• **DOCUMENT SEGMENT**:
# # #
How to generate ASCII Art Text from the CLI using Figlet in Ubuntu 18.04

How to generate ASCII Art Text from the CLI using Figlet in Ubuntu 18.04

Does anyone remember those key generators that you used to activate those genuine programs for free? They always included the signature or name of the group with ASCII art like this:

.__.         __      .     .  .      .  .  .__       .      | 
|  |. .._.  /  ` _  _| _   |  | _ ._.| _|  [__) _  _.;_/ __ | 
|__|(_|[    \__.(_)(_](/,  |/\|(_)[  |(_]  |  \(_)(_.| \_)  * 

Normally you would imagine that they generated this manually, however, there are a lot of tools that allow you to generate automatically the ASCII art from plain text. In this article, I will explain to you how to easily install and use Figlet on your Ubuntu 18.04 server or desktop.

1. Install Figlet

FIGlet  prints  its  input  using  large  characters  (called ``FIGcharacters'') made up of ordinary screen  characters  (called  ``sub-characters''). FIGlet output  is  generally reminiscent of the sort of ``signatures'' many people like to put at the end of e-mail and UseNet messages. It is also reminiscent of the output of some banner programs,  although it is oriented normally, not sideways. The Figlet package is available directly from the APT repositories of Ubuntu. Run the following command in the terminal:

sudo apt-get install figlet

After the installation, the figlet tool will be available from the command line. The tool accepts the following options:

  • -f fontfile: Select the font.  The .flf suffix may be left off of fontfile, in which case FIGlet automatically appends it.  FIGlet looks for the file  first  in  the  default  font directory  and  then  in the current directory, or, if fontfile was given as a full pathname, in the given directory.  If the -f option is not specified,  FIGlet  uses the  font that was specified when it was compiled.  To find out which font this is, use the -I3 option.
  • -d fontdirectory: Change the default font directory.  FIGlet looks for fonts  first  in  the  default directory  and  then  in the current directory.  If the -d option is not specified, FIGlet uses the directory that was specified when it was  compiled.   To  find  out which directory this is, use the -I2 option.
  • -c, -l, -r, -x: These options  handle  the  justification of FIGlet output.  -c centers the output horizontally.  -l makes the  output  flush-left.   -r  makes  it  flush-right.   -x (default)  sets  the  justification according to whether left-to-right or right-to- left text is selected.  Left-to-right text will be flush-left, while  right-to-left text  will  be flush-right.  (Left-to-right versus right-to-left text is controlled by -L, -R and -X.)
# # #
• **DATA SEGMENT**:

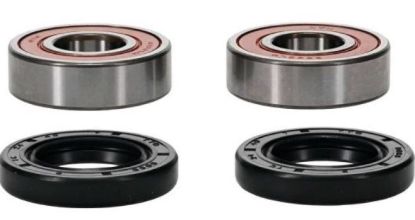 PIVOT WORKS WHEEL BEARING KIT PREMIUM BEARINGS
# # #
• **PROMPT**: Can you return, word for word, the passage of the Figlet tutorial between "sudo apt-get install" and "the -I3 option.", inclusive?

• **RESPONSE TO THE EXERCISE**:
sudo apt-get install figlet

After the installation, the figlet tool will be available from the command line. The tool accepts the following options:

  • -f fontfile: Select the font.  The .flf suffix may be left off of fontfile, in which case FIGlet automatically appends it.  FIGlet looks for the file  first  in  the  default  font directory  and  then  in the current directory, or, if fontfile was given as a full pathname, in the given directory.  If the -f option is not specified,  FIGlet  uses the  font that was specified when it was compiled.  To find out which font this is, use the -I3 option.